We consider the population Wasserstein barycenter problem for random probability measures supported on a finite set of points and generated by an online stream of data. This leads to a complicated stochastic optimization problem where the objective is given as an expectation of a function given as a solution to a random optimization problem. We employ the structure of the problem and obtain a convex-concave stochastic saddle-point reformulation of this problem. In the setting when the distribution of random probability measures is discrete, we propose a stochastic optimization algorithm and estimate its complexity. The second result, based on kernel methods, extends the previous one to the arbitrary distribution of random probability measures.
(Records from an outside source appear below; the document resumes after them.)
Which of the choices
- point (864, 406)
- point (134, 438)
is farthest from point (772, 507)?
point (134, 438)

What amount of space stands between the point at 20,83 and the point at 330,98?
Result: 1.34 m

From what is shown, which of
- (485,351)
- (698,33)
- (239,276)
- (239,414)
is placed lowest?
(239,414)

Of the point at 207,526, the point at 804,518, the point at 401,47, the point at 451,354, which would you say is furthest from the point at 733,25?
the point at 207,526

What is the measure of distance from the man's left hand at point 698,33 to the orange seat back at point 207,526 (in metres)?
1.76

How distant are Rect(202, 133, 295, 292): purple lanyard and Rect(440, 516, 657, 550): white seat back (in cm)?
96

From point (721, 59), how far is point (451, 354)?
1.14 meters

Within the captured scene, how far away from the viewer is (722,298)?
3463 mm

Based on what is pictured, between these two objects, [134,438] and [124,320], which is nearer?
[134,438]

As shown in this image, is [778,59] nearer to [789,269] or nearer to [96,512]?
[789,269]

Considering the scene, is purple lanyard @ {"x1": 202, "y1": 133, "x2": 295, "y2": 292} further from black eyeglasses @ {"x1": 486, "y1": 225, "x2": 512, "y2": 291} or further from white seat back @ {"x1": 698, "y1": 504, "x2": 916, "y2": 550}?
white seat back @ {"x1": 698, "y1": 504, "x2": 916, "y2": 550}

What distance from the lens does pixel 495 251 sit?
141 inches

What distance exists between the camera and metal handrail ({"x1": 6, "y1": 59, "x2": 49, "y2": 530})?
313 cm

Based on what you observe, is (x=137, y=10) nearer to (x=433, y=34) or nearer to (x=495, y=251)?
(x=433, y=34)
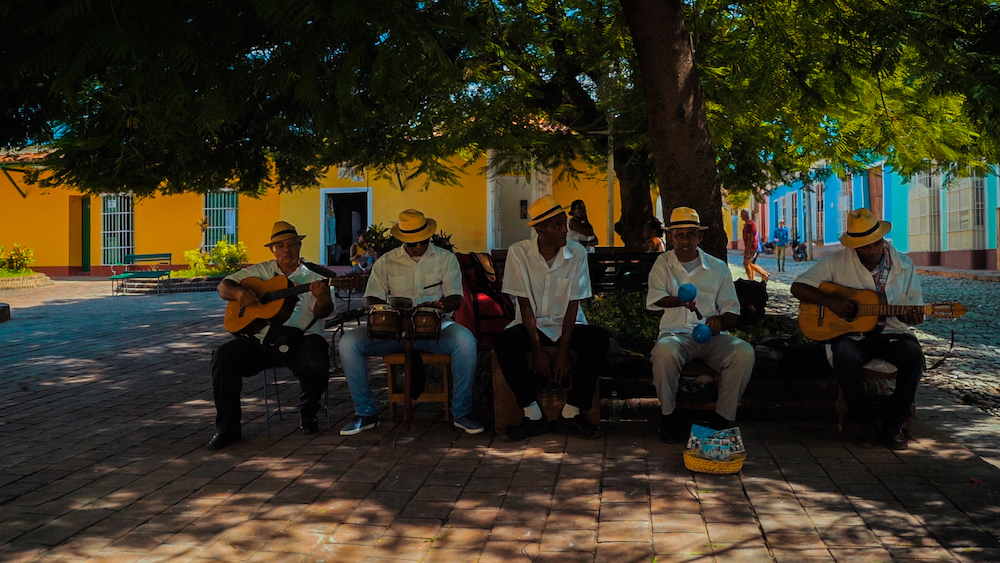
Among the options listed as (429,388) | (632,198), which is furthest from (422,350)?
(632,198)

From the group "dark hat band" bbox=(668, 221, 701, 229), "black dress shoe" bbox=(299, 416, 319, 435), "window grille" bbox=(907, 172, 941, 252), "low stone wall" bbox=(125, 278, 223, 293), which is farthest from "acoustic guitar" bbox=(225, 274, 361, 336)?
"window grille" bbox=(907, 172, 941, 252)

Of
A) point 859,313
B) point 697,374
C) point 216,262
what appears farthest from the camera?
point 216,262

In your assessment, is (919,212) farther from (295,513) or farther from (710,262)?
(295,513)

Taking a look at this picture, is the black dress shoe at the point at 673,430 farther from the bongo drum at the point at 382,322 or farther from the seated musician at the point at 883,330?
the bongo drum at the point at 382,322

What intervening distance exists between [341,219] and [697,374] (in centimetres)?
2155

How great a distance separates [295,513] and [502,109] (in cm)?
675

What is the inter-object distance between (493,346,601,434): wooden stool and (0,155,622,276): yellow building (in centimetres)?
1436

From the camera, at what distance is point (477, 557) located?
3465mm

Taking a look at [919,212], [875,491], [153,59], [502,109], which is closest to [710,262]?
[875,491]

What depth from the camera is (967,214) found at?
23094mm

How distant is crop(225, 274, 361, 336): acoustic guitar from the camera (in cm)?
571

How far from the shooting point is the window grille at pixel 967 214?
74.4 feet

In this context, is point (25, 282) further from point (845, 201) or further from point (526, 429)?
point (845, 201)

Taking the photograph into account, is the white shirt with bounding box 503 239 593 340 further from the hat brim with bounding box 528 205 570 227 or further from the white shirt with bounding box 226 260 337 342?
the white shirt with bounding box 226 260 337 342
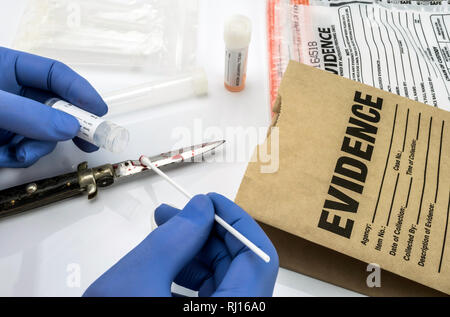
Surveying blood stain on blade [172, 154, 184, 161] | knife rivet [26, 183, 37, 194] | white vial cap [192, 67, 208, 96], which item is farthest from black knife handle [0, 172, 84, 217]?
white vial cap [192, 67, 208, 96]

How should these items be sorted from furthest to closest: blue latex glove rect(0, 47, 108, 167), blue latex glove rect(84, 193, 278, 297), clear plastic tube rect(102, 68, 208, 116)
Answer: clear plastic tube rect(102, 68, 208, 116)
blue latex glove rect(0, 47, 108, 167)
blue latex glove rect(84, 193, 278, 297)

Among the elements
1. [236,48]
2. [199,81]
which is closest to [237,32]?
[236,48]

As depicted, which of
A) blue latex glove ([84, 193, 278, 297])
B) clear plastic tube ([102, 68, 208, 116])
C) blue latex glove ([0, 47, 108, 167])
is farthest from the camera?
clear plastic tube ([102, 68, 208, 116])

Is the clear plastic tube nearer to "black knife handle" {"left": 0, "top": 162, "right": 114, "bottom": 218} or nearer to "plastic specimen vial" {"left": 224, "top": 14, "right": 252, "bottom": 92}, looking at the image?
"plastic specimen vial" {"left": 224, "top": 14, "right": 252, "bottom": 92}

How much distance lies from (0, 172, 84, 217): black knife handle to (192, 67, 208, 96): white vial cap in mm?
296

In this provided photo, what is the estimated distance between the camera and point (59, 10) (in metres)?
0.78

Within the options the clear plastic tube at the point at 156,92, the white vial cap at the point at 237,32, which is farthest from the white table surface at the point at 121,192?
the white vial cap at the point at 237,32

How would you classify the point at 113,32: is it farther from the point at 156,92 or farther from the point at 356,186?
the point at 356,186

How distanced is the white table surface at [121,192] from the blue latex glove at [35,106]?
0.06 m

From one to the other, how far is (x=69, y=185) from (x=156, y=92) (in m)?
0.26

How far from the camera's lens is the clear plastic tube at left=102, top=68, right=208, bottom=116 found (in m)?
0.68
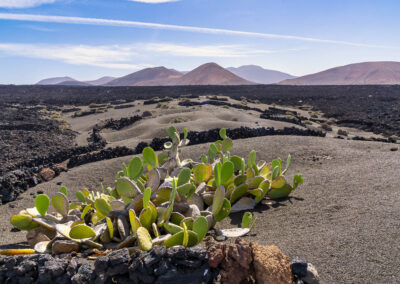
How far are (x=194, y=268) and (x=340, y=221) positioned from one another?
68.6 inches

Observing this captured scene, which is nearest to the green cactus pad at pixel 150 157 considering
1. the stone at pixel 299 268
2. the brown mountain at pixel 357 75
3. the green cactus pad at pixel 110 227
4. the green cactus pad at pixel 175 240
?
the green cactus pad at pixel 110 227

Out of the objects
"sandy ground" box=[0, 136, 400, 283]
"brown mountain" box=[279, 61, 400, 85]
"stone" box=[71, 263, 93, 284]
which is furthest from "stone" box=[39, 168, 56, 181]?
"brown mountain" box=[279, 61, 400, 85]

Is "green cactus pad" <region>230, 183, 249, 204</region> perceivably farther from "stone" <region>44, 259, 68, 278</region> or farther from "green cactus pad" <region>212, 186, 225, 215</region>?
"stone" <region>44, 259, 68, 278</region>

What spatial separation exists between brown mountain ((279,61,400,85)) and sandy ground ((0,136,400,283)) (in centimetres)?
12371

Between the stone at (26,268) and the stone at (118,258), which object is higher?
the stone at (118,258)

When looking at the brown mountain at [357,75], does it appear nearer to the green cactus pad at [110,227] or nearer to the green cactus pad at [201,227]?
the green cactus pad at [201,227]

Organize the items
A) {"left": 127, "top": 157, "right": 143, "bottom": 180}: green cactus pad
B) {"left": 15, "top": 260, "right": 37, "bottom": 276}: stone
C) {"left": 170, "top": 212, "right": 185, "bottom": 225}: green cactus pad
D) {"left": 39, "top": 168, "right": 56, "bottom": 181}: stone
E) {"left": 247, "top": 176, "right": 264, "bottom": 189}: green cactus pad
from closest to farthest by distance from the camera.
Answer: {"left": 15, "top": 260, "right": 37, "bottom": 276}: stone → {"left": 170, "top": 212, "right": 185, "bottom": 225}: green cactus pad → {"left": 127, "top": 157, "right": 143, "bottom": 180}: green cactus pad → {"left": 247, "top": 176, "right": 264, "bottom": 189}: green cactus pad → {"left": 39, "top": 168, "right": 56, "bottom": 181}: stone

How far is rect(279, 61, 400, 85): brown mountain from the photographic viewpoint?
381ft

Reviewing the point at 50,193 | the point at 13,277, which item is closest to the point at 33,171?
the point at 50,193

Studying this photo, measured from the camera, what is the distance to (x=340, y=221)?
3143mm

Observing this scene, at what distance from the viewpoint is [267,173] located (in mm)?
4438

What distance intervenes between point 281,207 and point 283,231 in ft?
2.47

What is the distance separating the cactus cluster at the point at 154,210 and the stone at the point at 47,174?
3214 millimetres

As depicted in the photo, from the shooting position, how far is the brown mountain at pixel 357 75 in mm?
116125
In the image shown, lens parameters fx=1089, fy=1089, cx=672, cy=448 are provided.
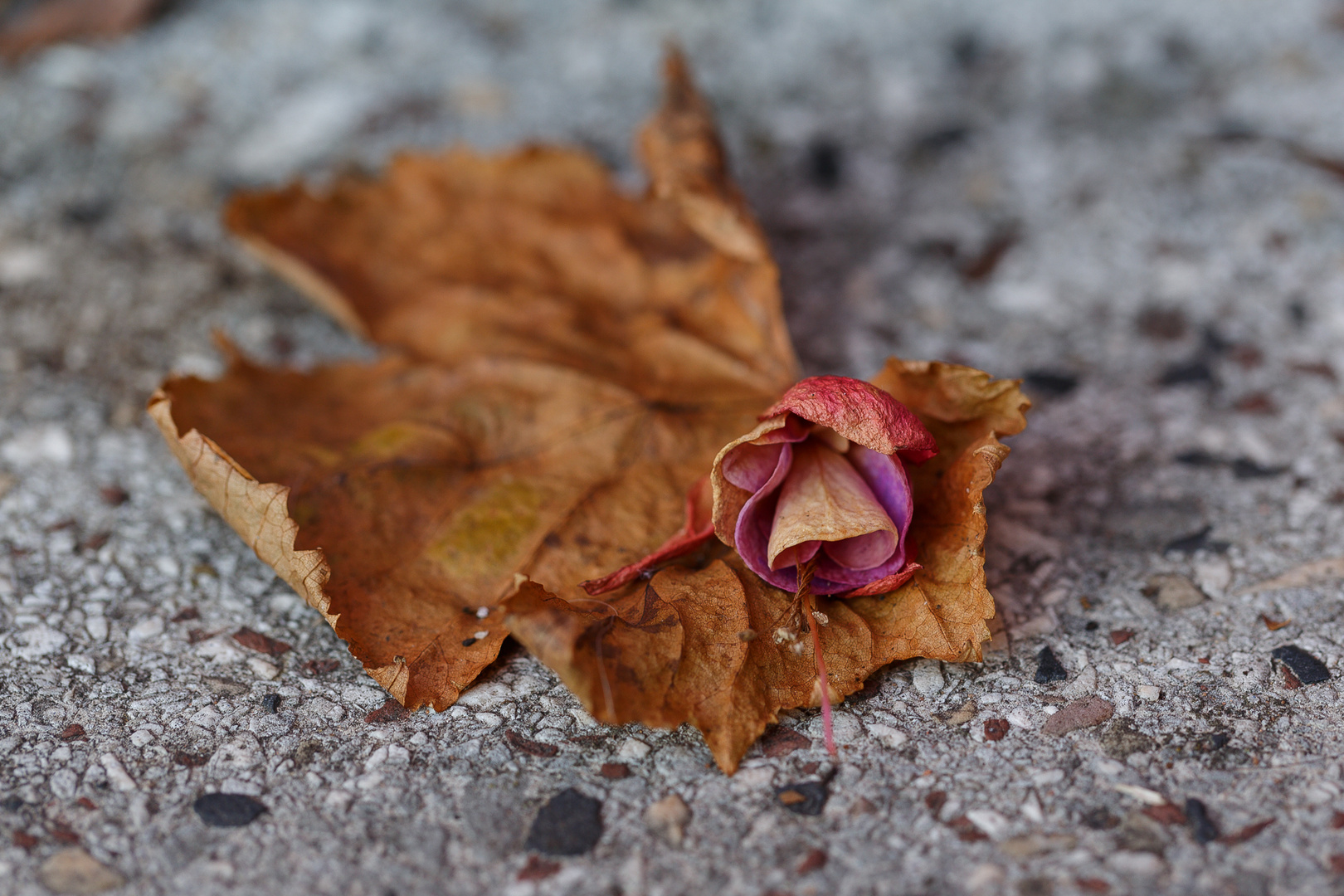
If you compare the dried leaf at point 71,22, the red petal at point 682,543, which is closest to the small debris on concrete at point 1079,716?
the red petal at point 682,543

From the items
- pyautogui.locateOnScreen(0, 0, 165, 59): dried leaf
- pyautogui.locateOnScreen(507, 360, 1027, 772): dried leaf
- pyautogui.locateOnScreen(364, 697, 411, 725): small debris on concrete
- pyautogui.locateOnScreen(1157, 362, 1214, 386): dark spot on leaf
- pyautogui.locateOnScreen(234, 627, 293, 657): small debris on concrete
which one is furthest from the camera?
pyautogui.locateOnScreen(0, 0, 165, 59): dried leaf

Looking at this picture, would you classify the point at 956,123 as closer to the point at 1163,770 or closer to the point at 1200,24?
the point at 1200,24

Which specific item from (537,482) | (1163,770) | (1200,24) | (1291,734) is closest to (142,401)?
(537,482)

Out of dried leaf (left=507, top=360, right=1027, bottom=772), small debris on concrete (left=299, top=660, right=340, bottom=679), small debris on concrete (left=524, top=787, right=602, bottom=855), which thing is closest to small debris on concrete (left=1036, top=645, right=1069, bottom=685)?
dried leaf (left=507, top=360, right=1027, bottom=772)

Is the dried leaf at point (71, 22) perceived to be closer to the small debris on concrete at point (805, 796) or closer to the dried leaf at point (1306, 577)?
the small debris on concrete at point (805, 796)

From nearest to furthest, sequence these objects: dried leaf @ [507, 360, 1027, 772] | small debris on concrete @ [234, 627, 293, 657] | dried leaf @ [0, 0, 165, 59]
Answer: dried leaf @ [507, 360, 1027, 772] → small debris on concrete @ [234, 627, 293, 657] → dried leaf @ [0, 0, 165, 59]

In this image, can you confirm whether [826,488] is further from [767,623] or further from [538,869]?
[538,869]

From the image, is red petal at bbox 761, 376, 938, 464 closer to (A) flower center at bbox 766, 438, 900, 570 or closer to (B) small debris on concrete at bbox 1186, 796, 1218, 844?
(A) flower center at bbox 766, 438, 900, 570
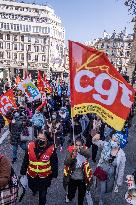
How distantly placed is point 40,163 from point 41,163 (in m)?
0.02

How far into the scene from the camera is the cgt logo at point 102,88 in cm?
512

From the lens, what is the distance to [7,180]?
408 cm

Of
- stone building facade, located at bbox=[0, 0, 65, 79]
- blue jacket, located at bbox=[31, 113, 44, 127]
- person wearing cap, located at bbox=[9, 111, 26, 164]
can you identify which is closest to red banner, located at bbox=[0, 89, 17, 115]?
blue jacket, located at bbox=[31, 113, 44, 127]

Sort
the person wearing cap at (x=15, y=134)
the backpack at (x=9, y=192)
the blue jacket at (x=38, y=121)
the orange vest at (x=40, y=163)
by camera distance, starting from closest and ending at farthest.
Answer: the backpack at (x=9, y=192) < the orange vest at (x=40, y=163) < the person wearing cap at (x=15, y=134) < the blue jacket at (x=38, y=121)

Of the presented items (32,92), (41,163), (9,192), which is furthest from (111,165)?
(32,92)

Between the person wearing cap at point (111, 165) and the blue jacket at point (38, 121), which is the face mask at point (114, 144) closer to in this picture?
the person wearing cap at point (111, 165)

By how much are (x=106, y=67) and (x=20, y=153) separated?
5612 millimetres

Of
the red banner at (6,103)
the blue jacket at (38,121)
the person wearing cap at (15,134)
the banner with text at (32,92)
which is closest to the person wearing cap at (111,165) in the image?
the person wearing cap at (15,134)

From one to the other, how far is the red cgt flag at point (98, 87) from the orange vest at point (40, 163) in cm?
90

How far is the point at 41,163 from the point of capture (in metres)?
5.48

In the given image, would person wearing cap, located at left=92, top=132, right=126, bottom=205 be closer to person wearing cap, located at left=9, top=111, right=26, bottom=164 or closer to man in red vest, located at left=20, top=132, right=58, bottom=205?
man in red vest, located at left=20, top=132, right=58, bottom=205

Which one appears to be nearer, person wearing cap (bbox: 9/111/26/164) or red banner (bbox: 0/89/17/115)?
person wearing cap (bbox: 9/111/26/164)

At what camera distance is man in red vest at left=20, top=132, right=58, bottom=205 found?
17.9 feet

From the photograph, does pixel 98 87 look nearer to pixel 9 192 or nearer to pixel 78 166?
pixel 78 166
Moreover, this new algorithm has a total complexity better than the Stochastic Approximation approach combined with the Sinkhorn algorithm in many cases. We also illustrate our developments by a series of numerical experiments.

翻译：我们认为人口瓦森斯坦温温热点问题,即随机概率测量的瓦塞斯汀温温热中心问题,它由一组有限的点支持,由在线数据流生成。这导致一个复杂的随机优化问题,即目标被设定为对一个函数的预期,作为随机优化问题的解决办法。我们采用问题的结构,并获得一个对该问题的随机概率测量分布离散时,我们建议一种随机优化算法,并估计其复杂性。第二个结果以内核方法为基础,将前一个结果扩大到随机概率测量的任意分布。此外,这一新的算法比许多情况下与辛克霍恩算法相结合的斯托切斯特吸附方法复杂得多。我们还通过一系列数字实验来说明我们的发展情况。